The response was slightly smaller for the strain containing the South African variants E484K, N501Y and D614G (representing the B.1.351 strain in the community), but was still significant.
This corresponds with results from other vaccine trials. Moderna, the company behind the other approved mRNA vaccine in the U.S., also recently announced that its vaccine was effective against both the UK and South African variants, although showed lower efficacy against the latter.
The Novavax protein subunit vaccine (yet to be approved) was shown to be 85-95% effective against the parent strain and the UK variant in a phase III trial, but only had 60% efficacy against mild-severe COVID-19 in South African individuals without HIV. Similarly, the J&J/Janssen one-shot vaccine (submitted to FDA, but yet to be approved) was only 57% effective in South Africa at preventing moderate to severe disease, but 72% effective in the U.S.
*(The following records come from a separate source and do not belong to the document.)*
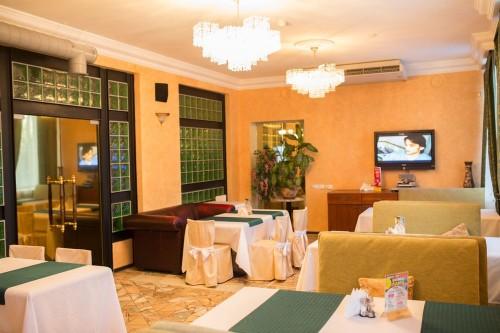 Ресторан Волга - фотография 8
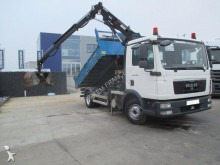camion MAN TGL 12.250 BB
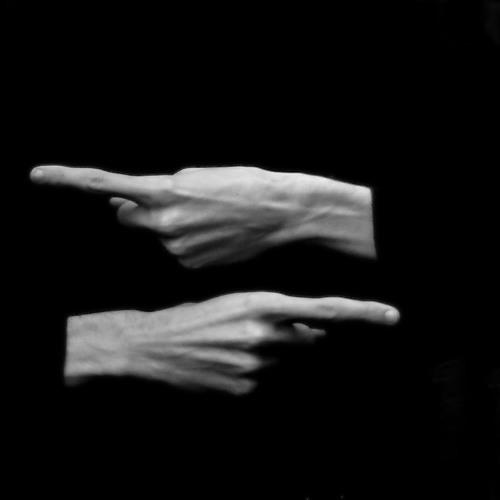Risto Holopainen's avatar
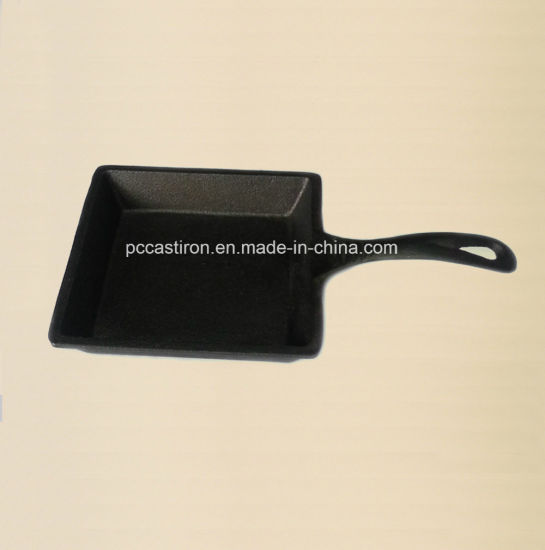 Preseasoned Cast Iron Mini Frypan pictures & photos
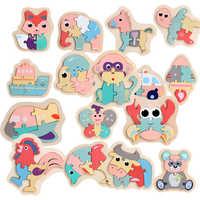 Crianças Puzzles Macaron Colorido Animais Jigsaw Puzzle Brinquedos De Madeira para Criança Criativo Puzzle Educacional Precoce Das Meninas Dos Meninos 2-4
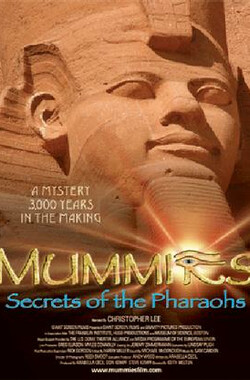 木乃伊之法老的秘密 Mummies: Secrets of the Pharaohs (2007)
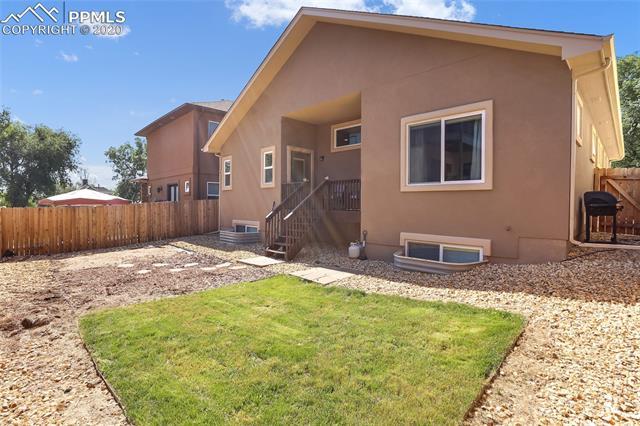 MLS# 3161940 - 25 - 506 W Monument Street, Colorado Springs, CO 80904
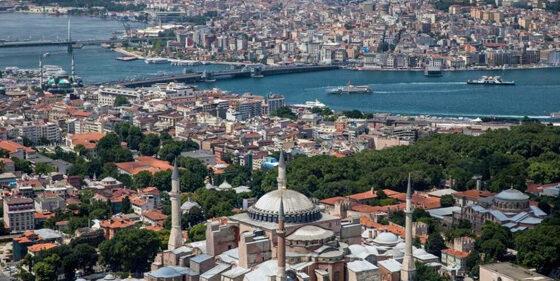 رشد 124 درصدی معاملات مسکن در ترکیه، ایرانی ها در صدر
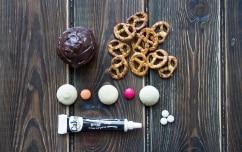 Preparazione Muffin renna di Natale - Fase 3
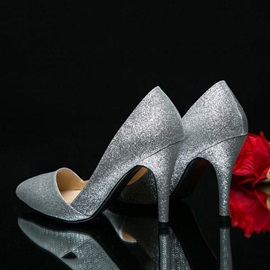 Glitter Pointed Toe Mid Heel Classic Pumps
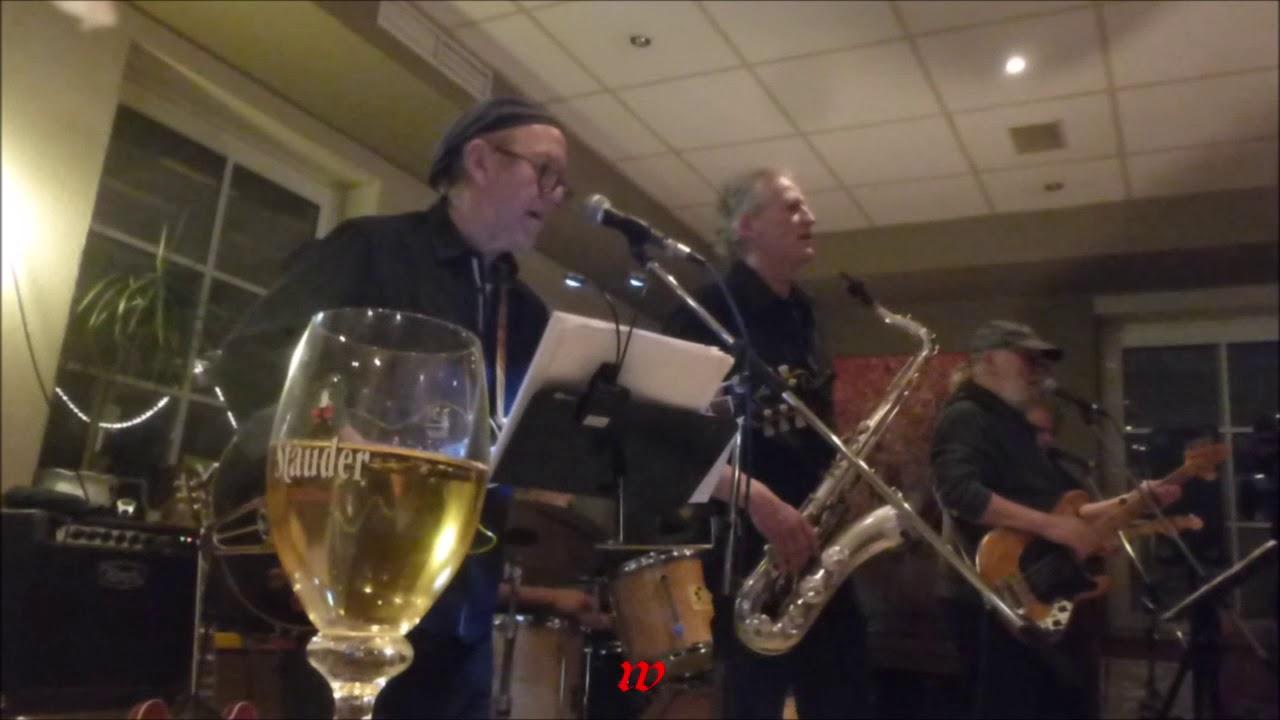 Essen * Gaststätte Uhlenkrug * Tanzen zu Live Musik mit
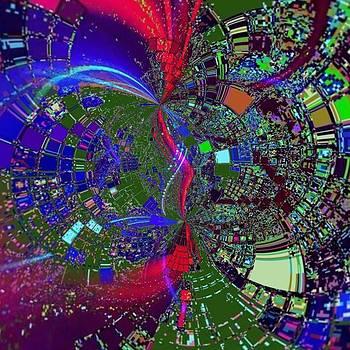 Digital cosmos by Marco De Mooy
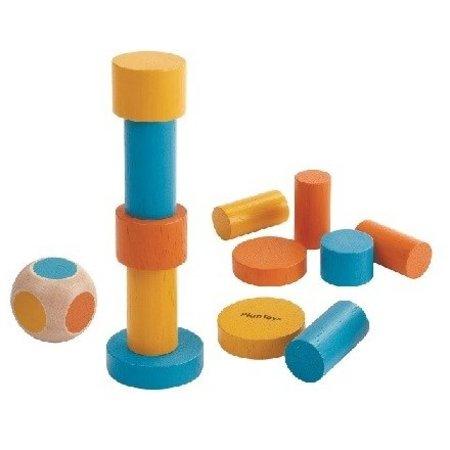 木のおもちゃ ゲーム インテリア PLANTOYS プラントイ スタッキングゲーム(缶入り)4133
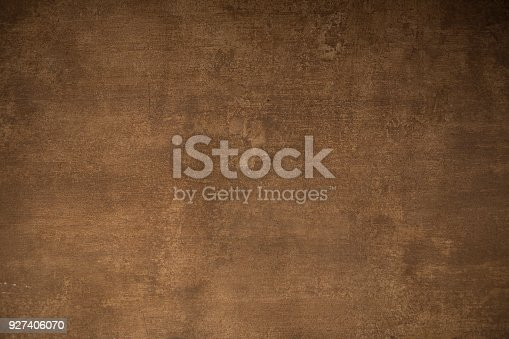 istock Grunge wall texture background 927406070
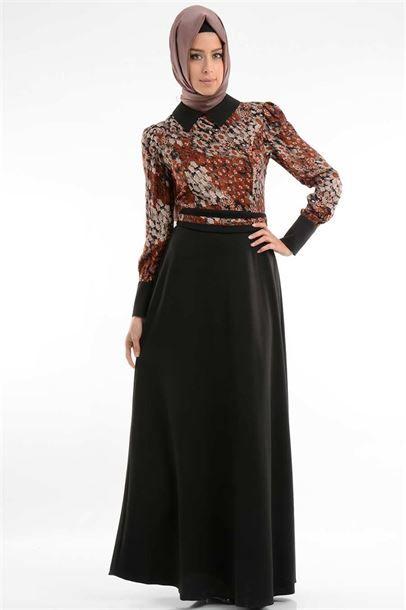 FY Collectıon 52103 Dress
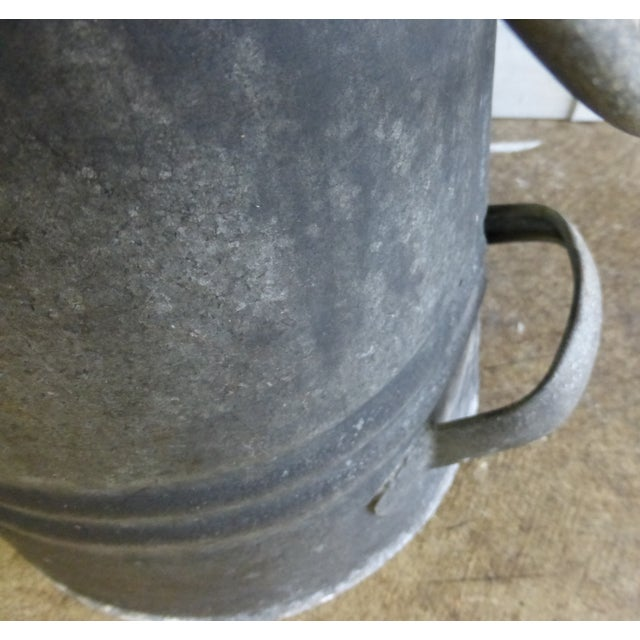 Vintage French Zinc Coal Scuttle -A - Image 6 of 7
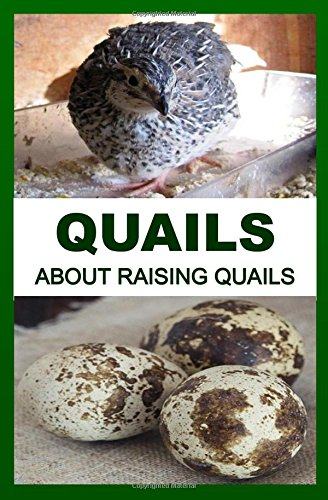 Quails: About Raising Quails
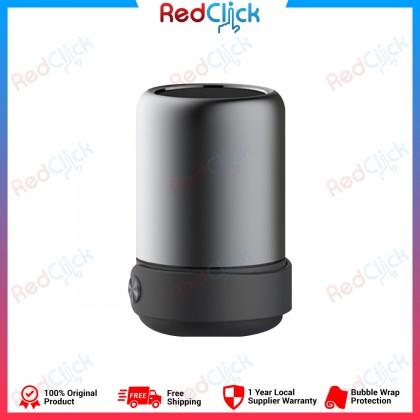Eloop Original T1 Wireless Bluetooth Speaker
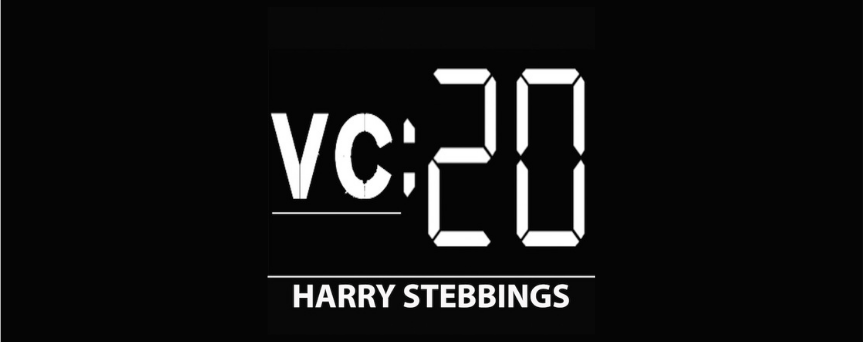 Black background with VC:20 written in the center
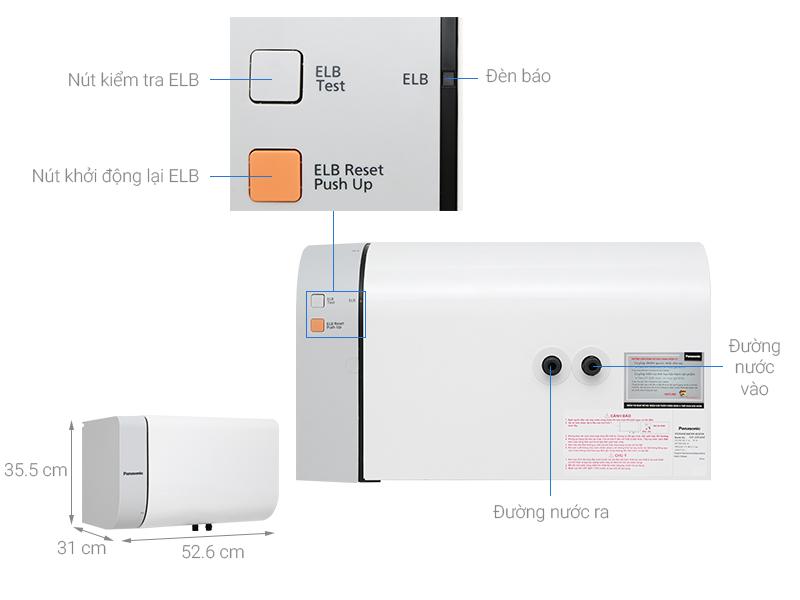 Bình nước nóng Panasonic DH 20HAM 20 lít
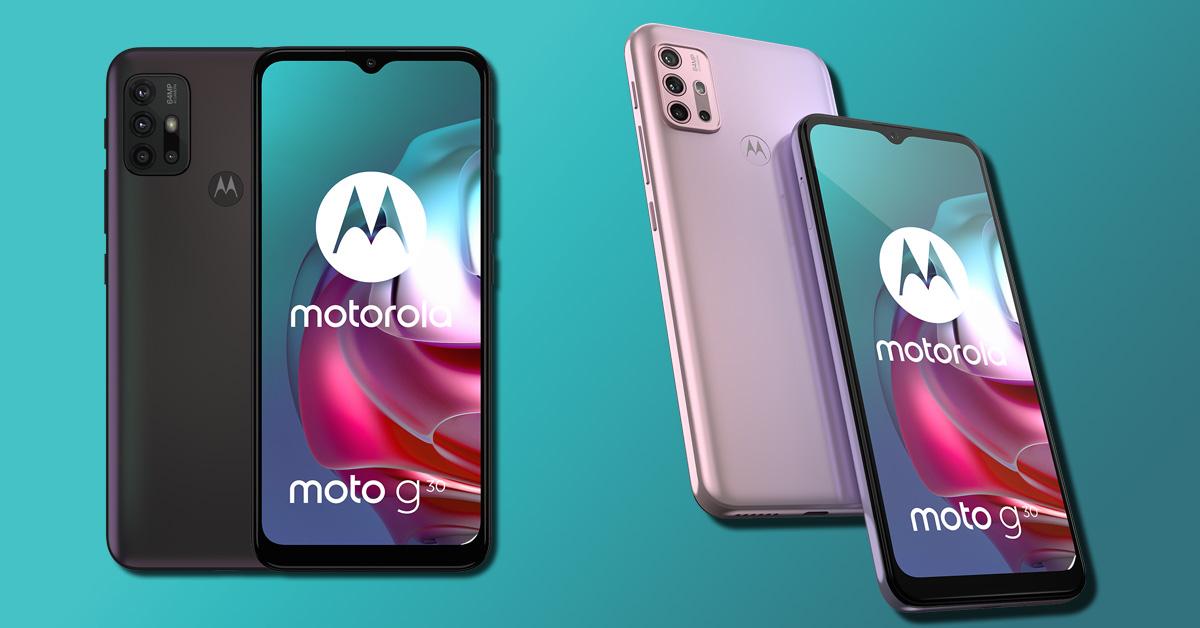 Budgetsmartphone Motorola Moto G30 gepresenteerd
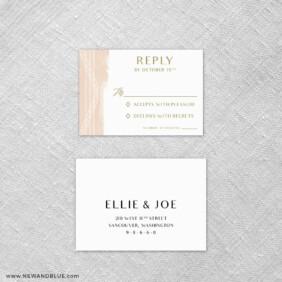 Quartz 6 Reception Card And Rsvp Card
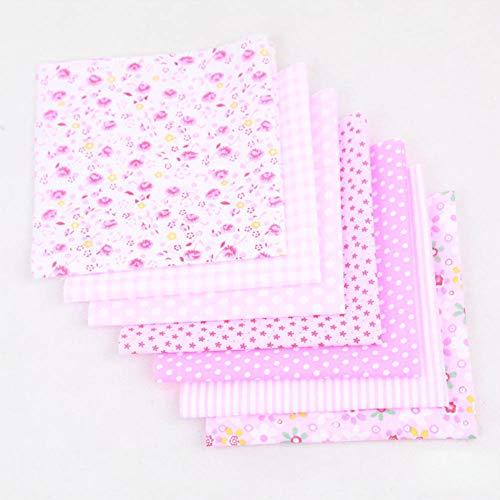 manda Stell 7 Stück Baumwollstoff Nähen einfarbig Stoff Floral Patchwork für DIY Quilten Taschen Taschentuch Kunst Handwerk (25 x 25 cm), 0, rose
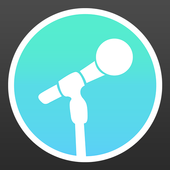 MicStand icon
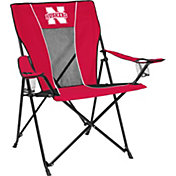 Nebraska Cornhuskers Game Time Chair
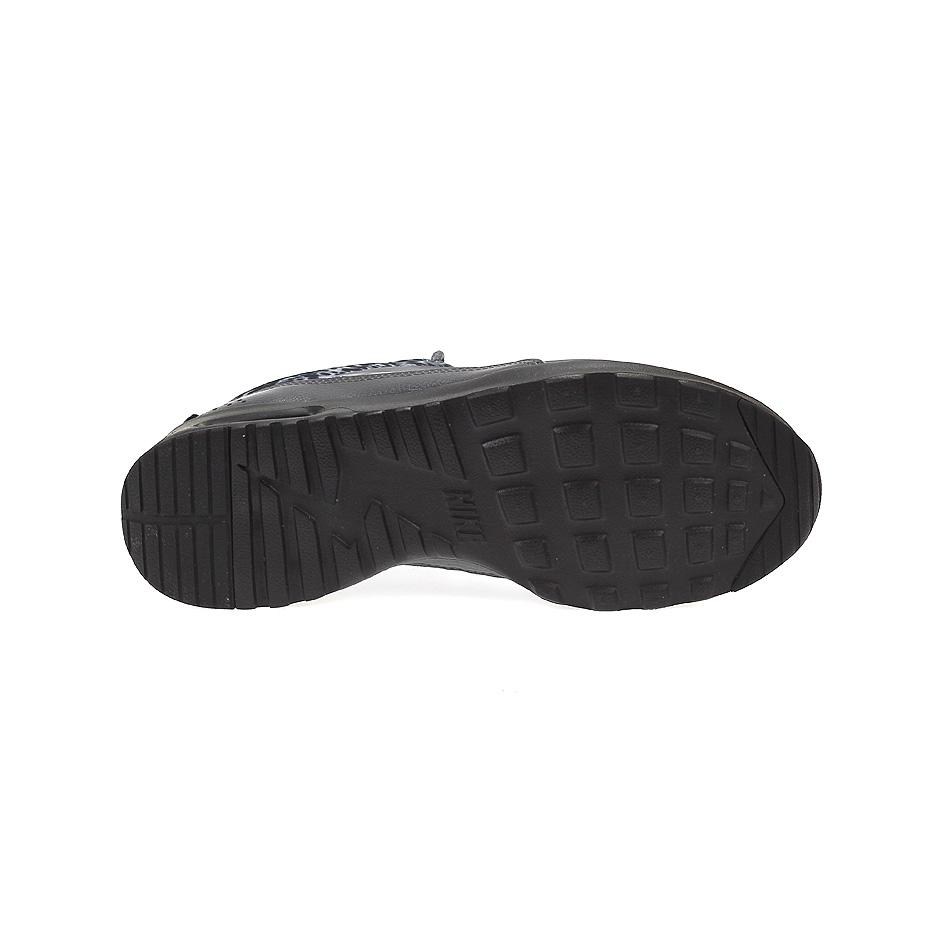 Nike Wmns Air Max Thea Print ( 599408 006 ) Dark Grey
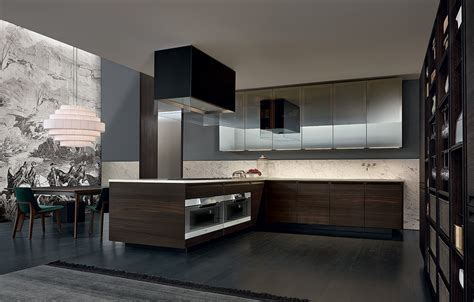 italian kitchen design brands 5 stylish italian kitchen brands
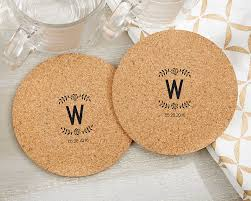coaster favors personalized rustic cork coasters set of 12 my wedding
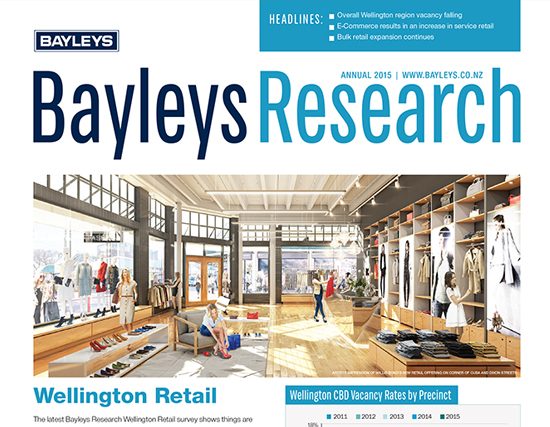 Bayleys Research Newsletter Design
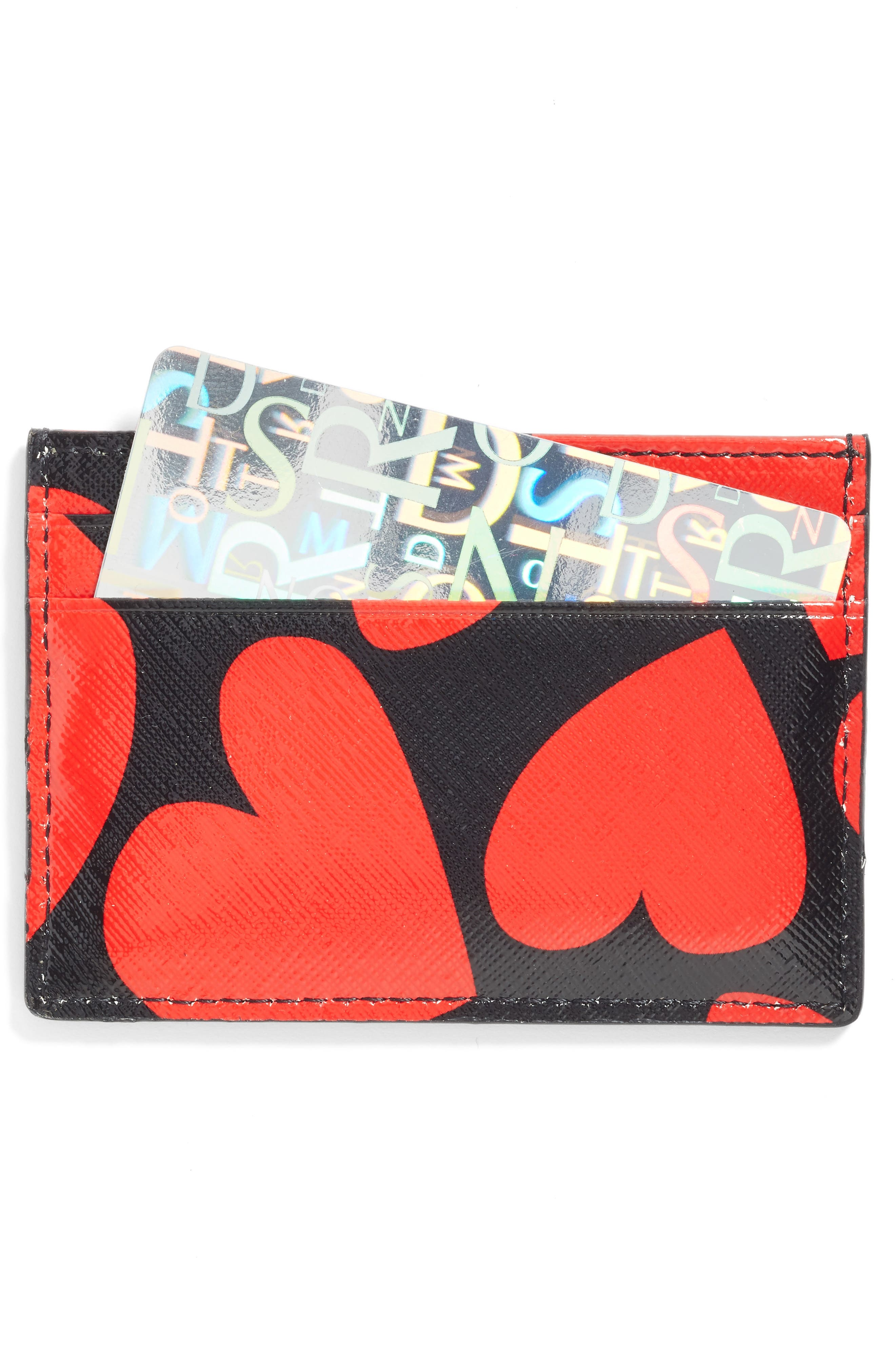 ,                             be mine card case,                             Alternate thumbnail 2, color,                             604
Results from a recent trial of the Astra Zeneca/Oxford University vaccine ChAdOx1 nCoV-19 are disappointing for the developers, as they show very limited efficacy of the vaccine at preventing mild-moderate disease. In a cohort of around 2000 people with a median age of 31, there were 19 infections in the vaccine group versus 20 in the placebo group.
Limited data from the trial is currently available but according to Wits Vaccines and Infectious Diseases Analytics Research Unit, which runs the Oxford Covid-19 vaccine trial in South Africa, results will be available as a non-peer reviewed preprint very soon.
Although the study did not measure efficacy against severe disease and has not yet been peer reviewed, the South African government has already stopped the rollout of the Astra Zeneca/Oxford University vaccine while waiting for more data.
Notably, data from other recent studies suggest the Astra Zeneca/Oxford vaccine appears to offer good protection (74.6% efficacy) against the UK mutant strain B.1.1.7.
The team behind the ChAdOx1 nCoV-19 vaccine are already starting to develop a second-generation vaccine. “Efforts are underway to develop a new generation of vaccines that will allow protection to be redirected to emerging variants as booster jabs, if it turns out that it is necessary to do so,” said Sarah Gilbert, Ph.D., Professor of Vaccinology at the University of Oxford, one of the lead researchers behind the ChAdOx1 nCoV-19 vaccine.
“We are working with AstraZeneca to optimize the pipeline required for a strain change should one become necessary. This is the same issue that is faced by all of the vaccine developers, and we will continue to monitor the emergence of new variants that arise in readiness for a future strain change.”
Moderna and Pfizer/BioNTech, as well as others developing mRNA vaccines, are likely to have the advantage if changes are needed in future vaccines, as it is much quicker to develop new versions of these vaccines (6-8 weeks) than viral vector vaccines such as the one developed by Astra Zeneca/Oxford University.